Does Vigo the Carpathian ring a bell?

Prince Charles red portrait
HENRY NICHOLLS/Getty Images

Earlier this month, King Charles unveiled a new royal portrait that was anything but subtle. From the hand of U.K. artist Johnathan Yeo, the painting of the 75-year-old monarch showcases him sporting a traditional red Welsh Guards uniform amid a blaze of fire. Is he on fire? Is he emerging from fire? Is he the embodiment of fire himself? Honestly, I don't know, and I don't really care—I'm not a royal family buff who pores over conspiracy threads (although I do sometimes look to Kate for a fashion rule).

And yet...

The image of Charles's fiery face kept nagging at me. Why did this sleep paralysis demon seem so, well, familiar?

And then it came to me: It reminded me of that insanely scary demonic portrait in Ghostbusters II.

prince charles portrait ghostbusters
Getty Images

The now cult-classic 1989 Ghostbusters II may have been a critical flop, but for some reason, that haunting painting of the sadistic Vigo the Carpathian, an evil 16th-century warlock (and no, not a real person—I had to look that up), stuck with me all these years, up until the unveiling of King Charles's scorched-earth portrait.

And unfortunately for the royal fam, I'm not the only one who made the leap from Buckingham Palace to river-of-slime overlord obsessed with Sigourney Weaver's baby. Per usual, ten steps ahead of me, the internet had already connected the dots.

::::

YOUR GOAL:
Continue the piece on King Charles's fiery portrait and its resemblance to Vigo the Carpathian, starting after its final sentence.

::::

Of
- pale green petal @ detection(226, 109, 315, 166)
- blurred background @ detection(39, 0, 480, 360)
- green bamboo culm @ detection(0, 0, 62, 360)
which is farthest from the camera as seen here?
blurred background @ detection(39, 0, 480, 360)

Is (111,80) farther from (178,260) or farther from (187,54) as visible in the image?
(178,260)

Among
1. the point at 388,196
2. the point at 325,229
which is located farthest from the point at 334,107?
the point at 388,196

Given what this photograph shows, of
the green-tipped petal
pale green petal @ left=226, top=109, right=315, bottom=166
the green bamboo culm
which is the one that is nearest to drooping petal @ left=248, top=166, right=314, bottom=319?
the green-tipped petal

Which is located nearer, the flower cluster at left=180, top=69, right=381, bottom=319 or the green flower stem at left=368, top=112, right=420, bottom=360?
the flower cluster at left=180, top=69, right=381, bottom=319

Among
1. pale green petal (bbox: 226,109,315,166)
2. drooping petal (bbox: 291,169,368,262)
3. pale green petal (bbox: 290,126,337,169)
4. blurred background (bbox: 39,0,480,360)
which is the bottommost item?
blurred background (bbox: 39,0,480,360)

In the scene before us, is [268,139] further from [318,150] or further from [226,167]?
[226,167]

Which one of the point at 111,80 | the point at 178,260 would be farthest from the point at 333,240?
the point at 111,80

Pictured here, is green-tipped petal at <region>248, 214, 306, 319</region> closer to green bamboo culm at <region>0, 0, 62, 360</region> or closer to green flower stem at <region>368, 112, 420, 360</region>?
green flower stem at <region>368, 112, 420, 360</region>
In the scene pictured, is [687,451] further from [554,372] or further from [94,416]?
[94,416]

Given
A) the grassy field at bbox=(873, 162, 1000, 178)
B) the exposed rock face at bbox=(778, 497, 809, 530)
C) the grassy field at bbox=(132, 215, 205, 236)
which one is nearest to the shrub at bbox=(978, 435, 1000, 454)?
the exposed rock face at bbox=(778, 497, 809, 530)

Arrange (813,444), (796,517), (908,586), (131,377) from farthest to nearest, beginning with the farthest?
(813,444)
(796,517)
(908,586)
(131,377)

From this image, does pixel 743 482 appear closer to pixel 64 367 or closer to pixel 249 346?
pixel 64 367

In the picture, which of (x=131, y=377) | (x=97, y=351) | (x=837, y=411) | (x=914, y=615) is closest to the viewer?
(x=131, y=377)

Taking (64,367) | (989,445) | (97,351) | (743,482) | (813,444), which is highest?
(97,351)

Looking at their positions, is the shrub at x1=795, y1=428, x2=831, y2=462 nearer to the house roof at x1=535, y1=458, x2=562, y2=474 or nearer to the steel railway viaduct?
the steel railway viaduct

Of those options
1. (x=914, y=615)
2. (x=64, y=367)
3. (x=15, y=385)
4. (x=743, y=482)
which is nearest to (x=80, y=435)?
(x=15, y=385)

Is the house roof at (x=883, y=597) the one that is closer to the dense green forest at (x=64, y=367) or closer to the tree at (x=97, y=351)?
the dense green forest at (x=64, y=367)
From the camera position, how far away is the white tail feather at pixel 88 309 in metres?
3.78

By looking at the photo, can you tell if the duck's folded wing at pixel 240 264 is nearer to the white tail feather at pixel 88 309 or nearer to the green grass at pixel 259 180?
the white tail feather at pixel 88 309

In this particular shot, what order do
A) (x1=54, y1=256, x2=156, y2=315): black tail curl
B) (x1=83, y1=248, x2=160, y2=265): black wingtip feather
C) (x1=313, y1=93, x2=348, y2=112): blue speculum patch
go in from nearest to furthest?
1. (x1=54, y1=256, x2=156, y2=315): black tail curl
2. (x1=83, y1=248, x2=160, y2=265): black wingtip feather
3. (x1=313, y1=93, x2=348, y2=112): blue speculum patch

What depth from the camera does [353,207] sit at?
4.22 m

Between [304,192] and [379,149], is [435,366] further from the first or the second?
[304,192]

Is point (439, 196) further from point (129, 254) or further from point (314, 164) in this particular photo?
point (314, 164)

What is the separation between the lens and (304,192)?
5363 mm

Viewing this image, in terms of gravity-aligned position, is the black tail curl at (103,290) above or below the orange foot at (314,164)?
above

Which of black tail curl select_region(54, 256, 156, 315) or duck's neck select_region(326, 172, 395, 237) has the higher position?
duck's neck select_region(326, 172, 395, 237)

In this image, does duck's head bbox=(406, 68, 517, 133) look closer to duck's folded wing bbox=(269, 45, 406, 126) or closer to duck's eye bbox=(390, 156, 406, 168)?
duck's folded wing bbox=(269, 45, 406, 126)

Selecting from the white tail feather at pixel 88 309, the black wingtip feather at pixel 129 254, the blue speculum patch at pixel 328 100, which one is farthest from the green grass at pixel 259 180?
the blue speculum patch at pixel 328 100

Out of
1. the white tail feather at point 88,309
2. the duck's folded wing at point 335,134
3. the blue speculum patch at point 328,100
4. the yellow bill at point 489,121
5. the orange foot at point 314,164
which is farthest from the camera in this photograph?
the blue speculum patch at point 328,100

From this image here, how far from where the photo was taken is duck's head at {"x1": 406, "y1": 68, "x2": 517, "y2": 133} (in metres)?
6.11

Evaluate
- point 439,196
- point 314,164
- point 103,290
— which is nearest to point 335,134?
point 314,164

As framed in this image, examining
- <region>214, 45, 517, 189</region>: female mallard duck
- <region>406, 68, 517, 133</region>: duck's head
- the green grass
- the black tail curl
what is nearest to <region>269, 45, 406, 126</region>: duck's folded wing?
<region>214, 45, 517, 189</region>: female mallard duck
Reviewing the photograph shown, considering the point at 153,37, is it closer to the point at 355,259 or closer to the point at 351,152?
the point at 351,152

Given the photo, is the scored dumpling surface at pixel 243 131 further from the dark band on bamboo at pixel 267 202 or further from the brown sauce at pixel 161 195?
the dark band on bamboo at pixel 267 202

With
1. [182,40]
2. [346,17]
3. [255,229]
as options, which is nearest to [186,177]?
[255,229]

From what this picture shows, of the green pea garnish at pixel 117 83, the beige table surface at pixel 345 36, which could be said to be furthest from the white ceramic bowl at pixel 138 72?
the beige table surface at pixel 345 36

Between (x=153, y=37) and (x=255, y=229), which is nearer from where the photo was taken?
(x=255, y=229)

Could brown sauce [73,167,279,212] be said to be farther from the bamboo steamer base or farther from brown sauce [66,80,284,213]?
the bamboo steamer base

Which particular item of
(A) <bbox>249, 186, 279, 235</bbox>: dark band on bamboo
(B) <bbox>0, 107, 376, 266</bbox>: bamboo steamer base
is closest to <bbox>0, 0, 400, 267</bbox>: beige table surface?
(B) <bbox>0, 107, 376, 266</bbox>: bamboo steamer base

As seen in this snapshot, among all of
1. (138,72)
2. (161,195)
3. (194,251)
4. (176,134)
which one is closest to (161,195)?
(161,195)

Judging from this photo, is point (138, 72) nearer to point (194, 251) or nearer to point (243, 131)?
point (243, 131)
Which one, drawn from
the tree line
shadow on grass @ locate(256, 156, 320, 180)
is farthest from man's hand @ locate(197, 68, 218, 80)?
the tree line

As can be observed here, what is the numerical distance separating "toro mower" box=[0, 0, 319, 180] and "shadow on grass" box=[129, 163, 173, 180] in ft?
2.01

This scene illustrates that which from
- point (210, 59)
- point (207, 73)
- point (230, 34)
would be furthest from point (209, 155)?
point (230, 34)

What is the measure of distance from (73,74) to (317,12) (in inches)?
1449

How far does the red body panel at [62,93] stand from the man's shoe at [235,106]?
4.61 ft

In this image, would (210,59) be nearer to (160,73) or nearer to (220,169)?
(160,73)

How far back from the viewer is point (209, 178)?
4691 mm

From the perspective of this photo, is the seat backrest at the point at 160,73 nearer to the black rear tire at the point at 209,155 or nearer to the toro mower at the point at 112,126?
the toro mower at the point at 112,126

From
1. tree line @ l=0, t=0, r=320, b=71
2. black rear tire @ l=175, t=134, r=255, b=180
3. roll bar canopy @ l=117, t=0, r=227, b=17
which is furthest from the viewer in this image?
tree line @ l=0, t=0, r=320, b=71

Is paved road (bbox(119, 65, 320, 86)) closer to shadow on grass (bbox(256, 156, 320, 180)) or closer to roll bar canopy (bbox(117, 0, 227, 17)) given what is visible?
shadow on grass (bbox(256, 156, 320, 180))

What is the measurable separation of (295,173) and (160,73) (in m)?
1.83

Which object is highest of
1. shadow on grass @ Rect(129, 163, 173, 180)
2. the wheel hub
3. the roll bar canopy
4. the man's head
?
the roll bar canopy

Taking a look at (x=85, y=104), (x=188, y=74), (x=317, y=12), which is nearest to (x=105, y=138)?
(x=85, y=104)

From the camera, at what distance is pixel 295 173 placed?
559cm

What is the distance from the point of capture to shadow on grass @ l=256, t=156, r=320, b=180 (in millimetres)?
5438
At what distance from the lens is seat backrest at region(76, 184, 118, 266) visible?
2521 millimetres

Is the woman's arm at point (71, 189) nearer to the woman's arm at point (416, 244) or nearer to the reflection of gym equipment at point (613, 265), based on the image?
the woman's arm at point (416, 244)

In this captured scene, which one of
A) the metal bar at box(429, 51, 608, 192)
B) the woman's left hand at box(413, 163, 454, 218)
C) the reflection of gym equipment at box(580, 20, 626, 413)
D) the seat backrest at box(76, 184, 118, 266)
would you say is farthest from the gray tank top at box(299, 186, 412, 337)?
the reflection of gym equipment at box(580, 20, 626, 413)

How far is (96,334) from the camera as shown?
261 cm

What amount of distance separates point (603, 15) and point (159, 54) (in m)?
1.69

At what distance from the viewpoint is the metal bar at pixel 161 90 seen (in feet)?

::::

EXERCISE ANSWER:
I'm not sure which surprises me more: that "the firm" was down for such a satanic-leaning portrayal? That portrait artist Yeo got away with such a massive sub-tweet? Or that I'm not the only millennial who's been so thoroughly impacted by a film that, as its Wikipedia page notes, "failed to replicate the cultural impact and following of Ghostbusters. Although some critics retrospectively praised it, Ghostbusters II is generally seen as a poor follow-up to Ghostbusters and responsible for stalling the franchise for decades." I argue that Ghostbuster II's influence was so great that British officials should definitely be checking to make sure a river of slime isn't running beneath the entire city and into the Thames. Just a precaution.

Alas, now that I've addressed what was unnerving me, I can sleep at night and move on to other things...like the new portrait of Kate Middleton, which, now that I think of it, kinda reminds me of something I've seen before...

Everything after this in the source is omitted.